Que reste-t-il aujourd'hui du brillant chef militaire d'il y a deux ans ou du formidable chef politique d'il y a quelques mois encore? Rien qu'un vaincu sur lequel s'acharnent les haines.
Il aurait pu devenir le maìtre de la France. Il a mieux aimé rester l'esclave de sa Marguerite. C'est son bonheur. Elle est tout pour lui. Il l'a près de lui, plus rien ne peut le séparer d'elle. Y a-t-il donc tant que cela à le plaindre?
Peut-être pas.
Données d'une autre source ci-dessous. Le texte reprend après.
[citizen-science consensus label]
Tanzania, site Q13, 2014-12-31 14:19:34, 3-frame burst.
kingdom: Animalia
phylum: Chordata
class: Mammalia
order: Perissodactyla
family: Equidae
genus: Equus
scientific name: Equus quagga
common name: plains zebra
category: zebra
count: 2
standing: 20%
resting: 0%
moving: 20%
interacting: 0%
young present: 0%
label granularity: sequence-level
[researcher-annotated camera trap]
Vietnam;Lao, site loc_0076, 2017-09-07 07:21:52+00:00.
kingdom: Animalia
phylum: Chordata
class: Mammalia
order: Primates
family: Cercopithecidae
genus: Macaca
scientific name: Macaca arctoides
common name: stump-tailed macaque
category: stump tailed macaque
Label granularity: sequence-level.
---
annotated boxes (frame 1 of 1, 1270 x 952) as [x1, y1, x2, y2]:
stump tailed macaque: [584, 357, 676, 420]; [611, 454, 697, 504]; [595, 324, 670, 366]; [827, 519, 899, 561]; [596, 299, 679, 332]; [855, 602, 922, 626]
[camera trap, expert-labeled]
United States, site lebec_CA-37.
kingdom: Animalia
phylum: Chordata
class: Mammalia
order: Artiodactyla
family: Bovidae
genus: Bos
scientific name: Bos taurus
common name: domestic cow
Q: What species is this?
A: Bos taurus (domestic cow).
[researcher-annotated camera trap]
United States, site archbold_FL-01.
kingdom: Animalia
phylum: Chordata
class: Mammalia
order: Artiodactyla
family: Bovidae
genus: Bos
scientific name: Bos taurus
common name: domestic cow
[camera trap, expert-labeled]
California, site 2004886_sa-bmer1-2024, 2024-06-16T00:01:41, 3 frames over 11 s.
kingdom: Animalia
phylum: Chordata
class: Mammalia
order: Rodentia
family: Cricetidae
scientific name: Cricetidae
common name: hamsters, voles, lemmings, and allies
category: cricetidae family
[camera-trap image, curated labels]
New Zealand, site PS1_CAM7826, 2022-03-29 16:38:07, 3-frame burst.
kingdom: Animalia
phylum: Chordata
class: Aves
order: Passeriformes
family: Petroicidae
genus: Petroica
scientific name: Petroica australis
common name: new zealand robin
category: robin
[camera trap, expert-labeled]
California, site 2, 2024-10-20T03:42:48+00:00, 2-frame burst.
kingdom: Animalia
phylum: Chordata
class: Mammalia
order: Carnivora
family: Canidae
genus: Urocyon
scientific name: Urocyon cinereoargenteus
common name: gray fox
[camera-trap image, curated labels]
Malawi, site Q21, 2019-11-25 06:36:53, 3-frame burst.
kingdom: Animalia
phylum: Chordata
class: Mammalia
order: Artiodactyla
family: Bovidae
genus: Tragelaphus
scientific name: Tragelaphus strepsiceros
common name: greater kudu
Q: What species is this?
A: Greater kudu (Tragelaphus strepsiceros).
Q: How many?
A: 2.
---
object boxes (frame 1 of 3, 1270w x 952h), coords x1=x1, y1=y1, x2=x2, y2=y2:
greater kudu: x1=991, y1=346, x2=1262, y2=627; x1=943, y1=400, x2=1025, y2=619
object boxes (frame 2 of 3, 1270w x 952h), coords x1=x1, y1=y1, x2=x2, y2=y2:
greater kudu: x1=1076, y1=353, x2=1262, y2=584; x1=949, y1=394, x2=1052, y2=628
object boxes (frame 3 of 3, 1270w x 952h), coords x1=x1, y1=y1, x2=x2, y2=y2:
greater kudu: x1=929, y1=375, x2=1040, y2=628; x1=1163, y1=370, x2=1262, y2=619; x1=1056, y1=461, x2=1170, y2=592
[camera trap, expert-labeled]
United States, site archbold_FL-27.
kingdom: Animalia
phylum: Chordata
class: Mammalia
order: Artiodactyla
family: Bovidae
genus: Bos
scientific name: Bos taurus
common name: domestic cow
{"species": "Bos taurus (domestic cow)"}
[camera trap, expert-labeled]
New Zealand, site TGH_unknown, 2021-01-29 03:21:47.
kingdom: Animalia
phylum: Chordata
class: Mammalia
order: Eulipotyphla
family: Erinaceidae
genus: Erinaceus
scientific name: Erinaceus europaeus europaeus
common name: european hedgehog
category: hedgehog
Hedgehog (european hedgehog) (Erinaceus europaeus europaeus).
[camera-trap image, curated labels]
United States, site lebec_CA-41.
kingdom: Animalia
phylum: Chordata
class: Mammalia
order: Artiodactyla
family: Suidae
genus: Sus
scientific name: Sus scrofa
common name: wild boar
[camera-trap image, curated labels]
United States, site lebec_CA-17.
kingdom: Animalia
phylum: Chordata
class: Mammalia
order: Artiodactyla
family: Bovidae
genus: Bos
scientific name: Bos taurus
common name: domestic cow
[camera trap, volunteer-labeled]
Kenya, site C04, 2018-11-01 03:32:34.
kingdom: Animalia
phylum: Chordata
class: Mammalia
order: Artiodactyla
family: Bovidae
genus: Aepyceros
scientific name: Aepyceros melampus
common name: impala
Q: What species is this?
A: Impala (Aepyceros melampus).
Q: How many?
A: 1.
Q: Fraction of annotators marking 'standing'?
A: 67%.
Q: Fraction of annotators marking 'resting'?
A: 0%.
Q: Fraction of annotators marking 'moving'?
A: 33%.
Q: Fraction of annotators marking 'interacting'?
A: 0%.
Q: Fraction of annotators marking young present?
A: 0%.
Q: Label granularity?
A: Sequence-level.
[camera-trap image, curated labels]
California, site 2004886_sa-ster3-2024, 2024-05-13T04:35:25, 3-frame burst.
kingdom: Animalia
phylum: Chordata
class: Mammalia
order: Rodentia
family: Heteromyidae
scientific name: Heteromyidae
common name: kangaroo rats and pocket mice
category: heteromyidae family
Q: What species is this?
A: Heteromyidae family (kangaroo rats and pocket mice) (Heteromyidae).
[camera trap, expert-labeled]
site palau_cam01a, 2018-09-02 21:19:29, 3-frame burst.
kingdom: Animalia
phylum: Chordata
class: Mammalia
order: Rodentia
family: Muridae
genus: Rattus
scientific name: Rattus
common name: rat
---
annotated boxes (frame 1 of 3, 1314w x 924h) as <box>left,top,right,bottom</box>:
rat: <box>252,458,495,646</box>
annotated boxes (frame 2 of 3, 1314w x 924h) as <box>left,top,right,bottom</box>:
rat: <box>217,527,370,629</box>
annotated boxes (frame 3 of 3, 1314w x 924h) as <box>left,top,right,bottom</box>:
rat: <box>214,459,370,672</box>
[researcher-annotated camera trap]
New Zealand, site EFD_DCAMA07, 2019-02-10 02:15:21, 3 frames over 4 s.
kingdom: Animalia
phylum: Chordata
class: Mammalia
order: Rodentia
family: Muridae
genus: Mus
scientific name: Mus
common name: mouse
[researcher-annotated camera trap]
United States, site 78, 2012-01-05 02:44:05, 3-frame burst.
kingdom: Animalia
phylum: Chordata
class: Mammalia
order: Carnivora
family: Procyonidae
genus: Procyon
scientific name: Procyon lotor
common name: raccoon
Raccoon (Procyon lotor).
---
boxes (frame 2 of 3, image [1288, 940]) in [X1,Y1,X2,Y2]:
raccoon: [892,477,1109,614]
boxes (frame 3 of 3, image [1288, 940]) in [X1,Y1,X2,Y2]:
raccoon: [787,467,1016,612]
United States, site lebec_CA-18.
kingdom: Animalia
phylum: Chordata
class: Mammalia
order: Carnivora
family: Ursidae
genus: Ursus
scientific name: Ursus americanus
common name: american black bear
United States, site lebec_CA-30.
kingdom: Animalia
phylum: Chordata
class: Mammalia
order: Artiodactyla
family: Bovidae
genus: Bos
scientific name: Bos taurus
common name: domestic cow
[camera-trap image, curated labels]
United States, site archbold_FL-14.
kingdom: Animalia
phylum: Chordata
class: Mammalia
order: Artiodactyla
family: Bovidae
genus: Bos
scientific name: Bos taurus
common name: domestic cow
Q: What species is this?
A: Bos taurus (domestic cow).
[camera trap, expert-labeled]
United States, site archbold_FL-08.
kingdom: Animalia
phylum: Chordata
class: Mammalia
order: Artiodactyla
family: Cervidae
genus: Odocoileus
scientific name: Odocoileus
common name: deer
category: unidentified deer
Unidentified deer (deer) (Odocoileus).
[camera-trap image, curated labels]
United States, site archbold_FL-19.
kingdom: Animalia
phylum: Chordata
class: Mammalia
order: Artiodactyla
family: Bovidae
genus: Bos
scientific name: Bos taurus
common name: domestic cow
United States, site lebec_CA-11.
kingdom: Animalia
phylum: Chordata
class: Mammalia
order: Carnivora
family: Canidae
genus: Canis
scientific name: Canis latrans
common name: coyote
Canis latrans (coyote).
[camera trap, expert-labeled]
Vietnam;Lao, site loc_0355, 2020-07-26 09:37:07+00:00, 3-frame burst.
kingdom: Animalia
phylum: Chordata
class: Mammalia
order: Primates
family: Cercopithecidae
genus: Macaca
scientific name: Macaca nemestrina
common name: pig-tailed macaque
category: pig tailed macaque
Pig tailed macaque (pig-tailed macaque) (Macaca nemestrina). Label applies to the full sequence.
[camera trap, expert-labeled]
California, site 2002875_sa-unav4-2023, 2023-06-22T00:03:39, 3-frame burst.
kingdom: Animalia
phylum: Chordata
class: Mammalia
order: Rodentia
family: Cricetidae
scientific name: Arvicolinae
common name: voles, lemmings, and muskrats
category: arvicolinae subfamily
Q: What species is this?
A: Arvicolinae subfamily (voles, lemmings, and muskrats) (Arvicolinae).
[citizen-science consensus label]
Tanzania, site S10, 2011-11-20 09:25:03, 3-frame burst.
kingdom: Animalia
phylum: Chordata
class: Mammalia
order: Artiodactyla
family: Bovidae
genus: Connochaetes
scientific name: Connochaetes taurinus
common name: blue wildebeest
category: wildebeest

Mais, pour sûr, il y a à regretter amèrement...
* * * * * * * * * * * * * * * * * * * * * * * *
169.—Dimanche 9 février.
Quatre mois écoulés sans qu'ils me donnent signe de vie! Faut-il les accuser d'oubli? Faut-il plutôt soupçonner le cabinet noir de M. Constans? Nous verrons bien: je leur ai expédié cette fois ma lettre dans un gros pli chargé, avec valeur déclarée.
Tout le monde ne s'entretient que de l'escapade imprévue du jeune duc d'Orléans, arrivé avant-hier à Paris pour réclamer sa place parmi les conscrits de cette année et sa part à leur gamelle. Arrêté aussitôt, il est traduit devant le Tribunal correctionnel.